PYM:  That last question is a good one.  How do you understand the work of the Care Committee in Meeting?  What do you see as its “scope and limits”?

Nancy:   A Meeting’s desire to help shouldn’t be to act as a social services agency but as a family.  In this regard resources and limits are important areas to address.  Pastoral care is spiritual care but we are also invited to look at the whole person, because we are essentially a family.  Our caring should have a family feel.

Our work in pastoral care is to help individual Friends and their families cope with the hard spaces in their lives.  As a Spiritual Director, I often work with pastors and others whose work is to accompany people through lonely, hard times with pastoral and material aid.  That is also part of our relationship, of journeying together, being present in times of real need.

PYM:  What do you see as important in preparing oneself for the work of pastoral care among Friends?

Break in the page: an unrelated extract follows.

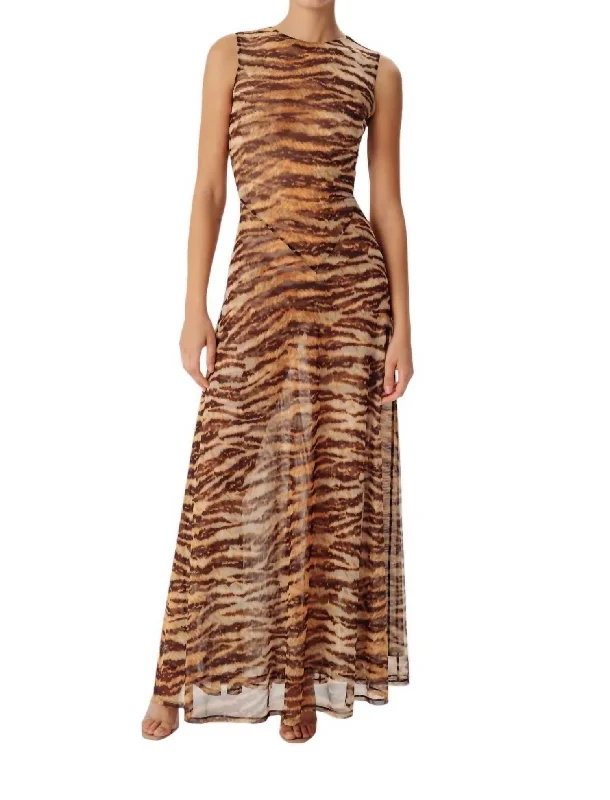 Women's Square Collar DressesUzina Mesh Dress In Animal Print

Nancy:  Of course, learning to listen to others and becoming a mentor who can help others to discern the nudges of Spirit in our lives is important.  Just sitting with the question of “what is called for here?” and discerning how the Spirit may nudge us is important.  And, we must reach out to others who are involved in pastoral care, to help us do group discernment so the group can gain clarity about helping.  This is the heart of discernment in pastoral care.

Offering one’s presence as an “elder” who is able to be present to others on the Care Committee is important work for more seasoned Friends.  New members can learn a lot from being “teamed” with another more experienced person, it can make learning easier.

Preparing oneself for this work involves deepening our compassion and understanding through opening ourselves to the conditions of others.  That’s spiritual work – it’s not just grounded in tasks on an agenda.

PYM:  Thank you so much for sharing these thoughts with us.  Is there anything you would like to say in closing?

Nancy:  Yes, I’d like to add that there is a kind of trust that you bring with your open, caring presence that makes all the difference in helping someone.  And, you can trust that, in simply being present, the Spirit is there!  We have to trust ourselves and each other to do this work.

We can find strength in working as a committee of well-intentioned Friends.  In our work together we form a circle of support that as many are gathered increases the measure of Light among us.

Trusting also involves believing that pastoral care concerns taken up by the committee will receive sufficient wisdom from the committee.  How to handle a difficult situation will come forth, someone will be led.  This is where self-sacrifice to a leading may come in.  There is that trust, that knowing that what is being done is right for this committee at this time.